→ Ziel der Aufgabe
Bitte setze den Text über das zehnjährige Jubiläum von The Elder Scrolls Online im Anschluss an seinen letzten Satz fort.

→ Dokumenttext
Vollvertontes Erfolgs-MMORPG sollte ursprünglich dröge Questtexte haben wie WoW

Vollvertontes Erfolgs-MMORPG sollte ursprünglich dröge Questtexte haben wie WoW

Zum 10. Jubiläum von The Elder Scrolls Online hatten wir die Gelegenheit, mit zwei Entwickler-Urgesteinen des Zenimax-Teams über das MMORPG zu sprechen. Es ging vor allem um die Lore, Story und Charaktere aus Tamriel.

Am 4. April 2024 ist The Elder Scrolls Online bekanntlich zehn Jahre alt geworden. Da der Launch auf Konsole erst im Juni 2015 erfolgte, soll die Jubiläumsparty ein ganzes Jahr andauern – zuletzt konntet ihr euch etwa ein schickes Oasen-Eigenheim durch nur dreimal einloggen sichern.

Das Entwickler-Team von Zenimax blickt dabei auf zehn turbulente Jahre zurück:

  • Wie fast alle MMORPGs startete auch Elder Scrolls Online mit einigen Problemen und Baustellen.
  • Die Entwickler sorgten mit den ersten Updates nicht nur für immer mehr Feinschliff, sie gingen auch grundlegende Probleme bei der Charakterprogression und beim Endgame an. Ein wichtiger Meilenstein war dabei das Update One Tamriel, das die flexible Stufenskalierung in der offenen Welt eingeführt hat.
  • Die Entscheider passten das Bezahlmodell an (Abschaffung des Pflicht-Abos) und führten eine klare Update-Struktur mit DLCs, kostenlosen Patches und dem alljährlichen Kapitel ein.

→ Datenauszug

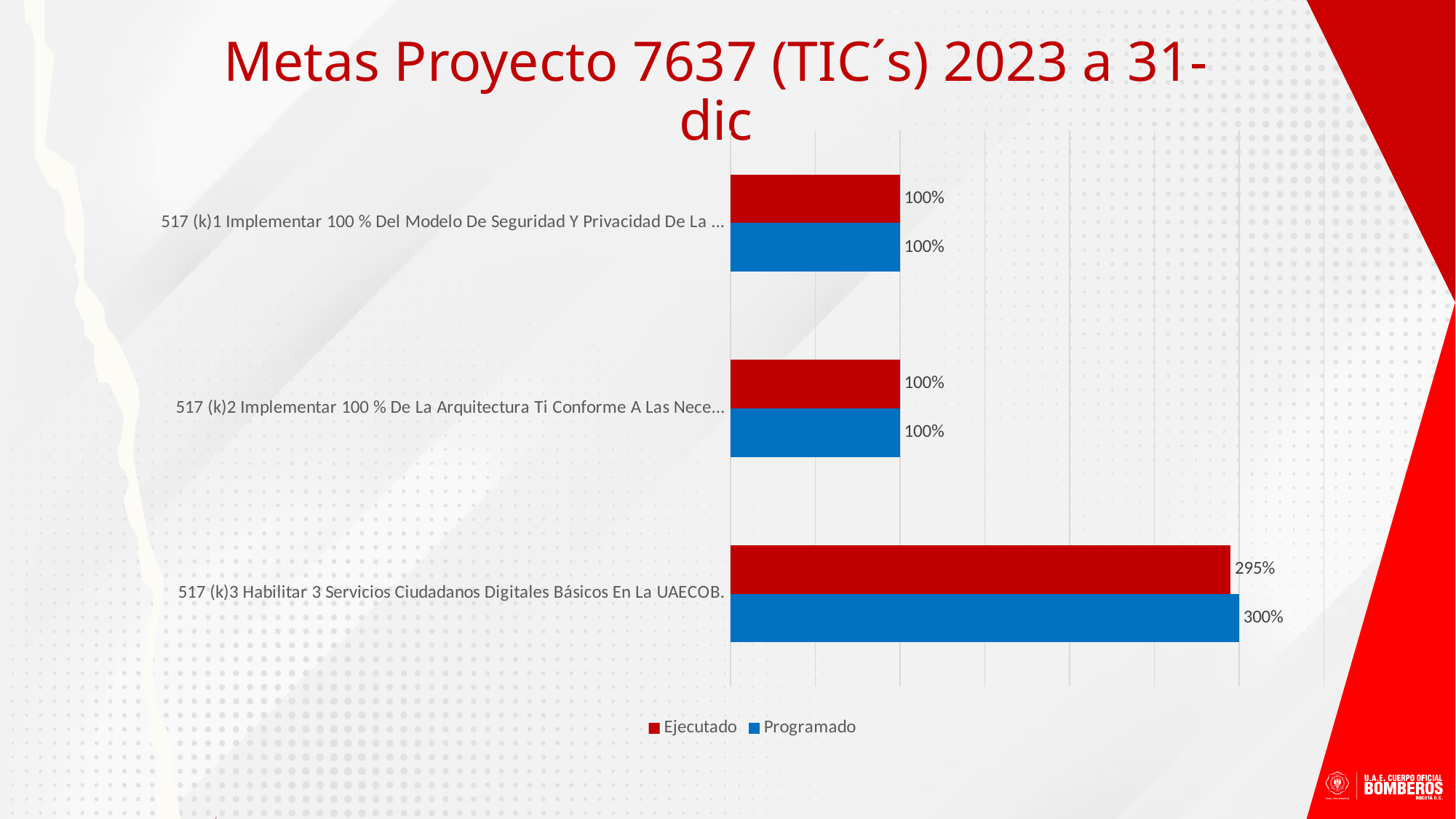
For meta 517 (k)3, which is larger: the Ejecutado value or the Programado value? Programado For meta 517 (k)3, what is the difference between the Programado and Ejecutado values? 5% What is the Programado value for meta 517 (k)2 Implementar 100 % De La Arquitectura Ti? 100% What is the Programado value for meta 517 (k)3 Habilitar 3 Servicios Ciudadanos Digitales Básicos En La UAECOB? 300% What is the Ejecutado value for meta 517 (k)3 Habilitar 3 Servicios Ciudadanos Digitales Básicos En La UAECOB? 295% Which meta has the highest Ejecutado value? 517 (k)3 Habilitar 3 Servicios Ciudadanos Digitales Básicos En La UAECOB. What kind of chart is shown on the slide? Bar chart What is the Ejecutado value for meta 517 (k)1 Implementar 100 % Del Modelo De Seguridad Y Privacidad? 100% Which series is shown in red in the chart? Ejecutado What is the title of the slide containing the chart? Metas Proyecto 7637 (TIC´s) 2023 a 31-dic How many series does the legend list? 2 How many categories (metas) are plotted in the chart? 3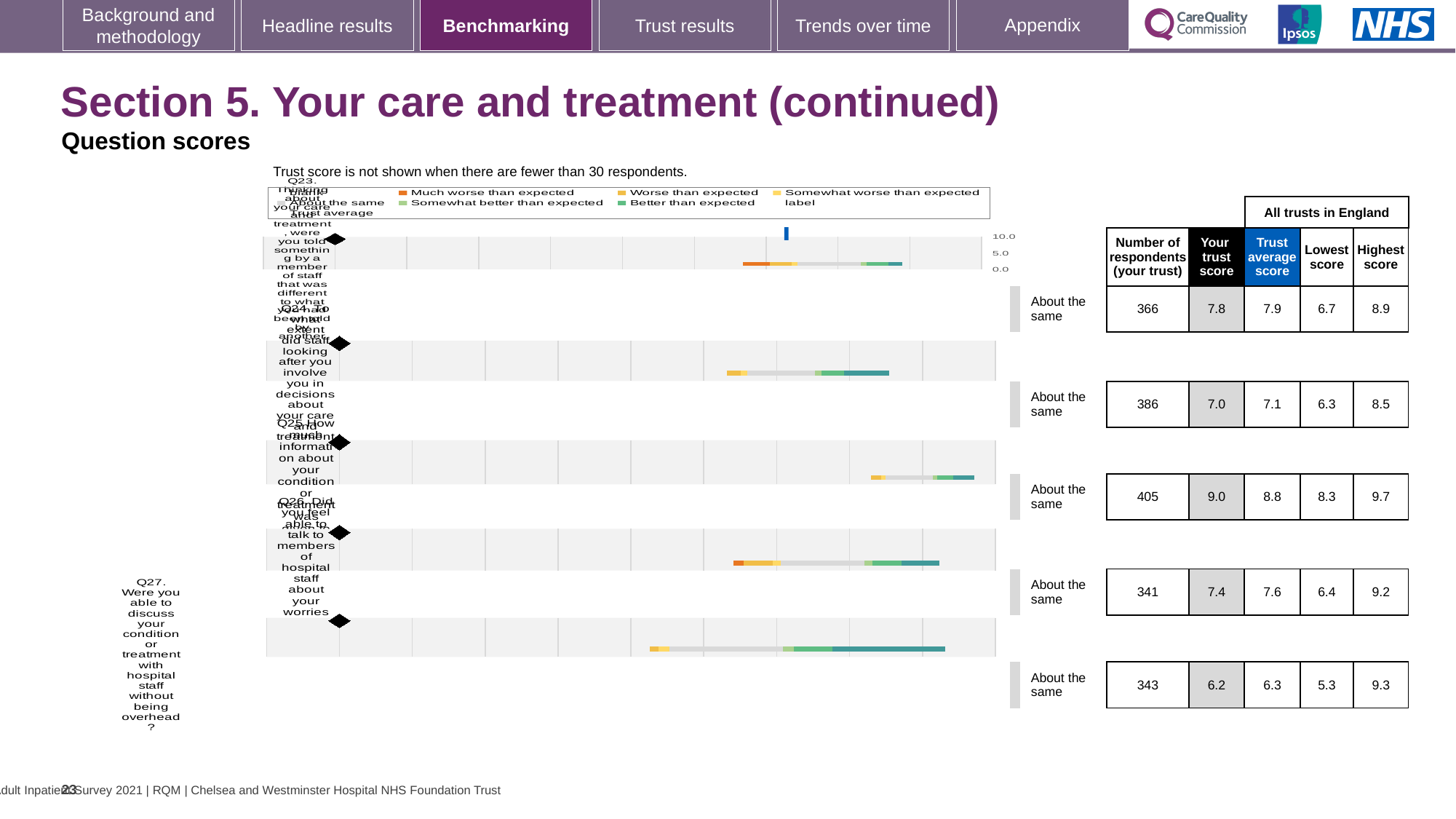
What benchmark category is shown for Q23? About the same Which has the higher 'Your trust score', Q23 or Q26? Q23 Which question has the highest 'Your trust score'? Q25 What is the Highest score across all trusts in England for Q27? 9.3 Which question has the lowest 'Your trust score'? Q27 How many respondents (your trust) are shown for Q24? 386 What kind of chart is used to show the question scores? Bar chart What is the Lowest score across all trusts in England for Q24? 6.3 How many questions (rows) are plotted on the chart? 5 What is the difference between the 'Your trust score' for Q25 and for Q27? 2.8 What is the 'Your trust score' for Q27 (discussing your condition or treatment without being overheard)? 6.2 What is the Trust average score for Q25? 8.8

→ Antwort
  • Neue Features wie die Gefährten, Ruhmesgeschichten oder die Endlosen Archive erweiterten das bestehende Angebot aus Quests, Dungeons und Konsorten.
  • Mit dem Konsolen-Launch konnte Zenimax viele neue Spieler nach Tamriel locken.

Durch diese und weitere Maßnahmen konnte sich Elder Scrolls Online neben WoW und Final Fantasy XIV als das dritte große Themenpark-MMORPG etablieren – mit 24 Millionen Spielern und mehr als zwei Milliarden US-Dollar Umsatz.

Das Kapitel Gold Road von ESO steht ab dem 3. Juni 2024 auf dem Programm:

Die Lore-Experten im Interview

Zur Feier des Jubiläums hatte die MeinMMO-Redaktion vor einigen Tagen die Möglichkeit, mit ESO-Loremaster Michael Zenke und Narrative Director Bill Slavicsek über Story und Lore des MMORPGs zu sprechen.

Gleich zu Beginn des Interviews ging es um die bemerkenswerte Entwicklung, die das MMORPG im Laufe der Jahre durchlaufen hat. Einzig Final Fantasy XIV und das Team von Naoki Yoshida haben vergleichbar viel (oder sogar noch mehr) investiert, um die Spielerfahrung nach dem Launch grundlegend zu verbessern.

Es ist fantastisch, zurückzublicken und sich anzuschauen, was wir in dieser Zeit alles gemacht haben und wie großartig das Team zusammengearbeitet hat, um all das zu erreichen. Unsere Art des Storytellings ist dabei ein Schlüssel-Feature, glaube ich […]. Wir sind sehr stolz auf all das.

Bill Slavicsek im Interview mit MeinMMO

Michael Zenke ergänzt, dass ein Grund des Erfolgs auch in der Bereitschaft der Entwickler steckt, bereits bestehende Systeme wie etwa die Ruhmesgeschichten oder die Gefährten weiter auszubauen und um neue Inhalte zu erweitern.

Was das Design von Geschichten und Charakteren angeht, hebt der Loremaster hervor, dass sich die Beziehungen zwischen NPCs und dem Spielercharakter im Laufe der Zeit spürbar verändern. Das gibt es seiner Meinung nach nur selten in Games und noch seltener in einem Zeitraum von mehreren Jahren.

Wie weit ist die Story vorausgeplant?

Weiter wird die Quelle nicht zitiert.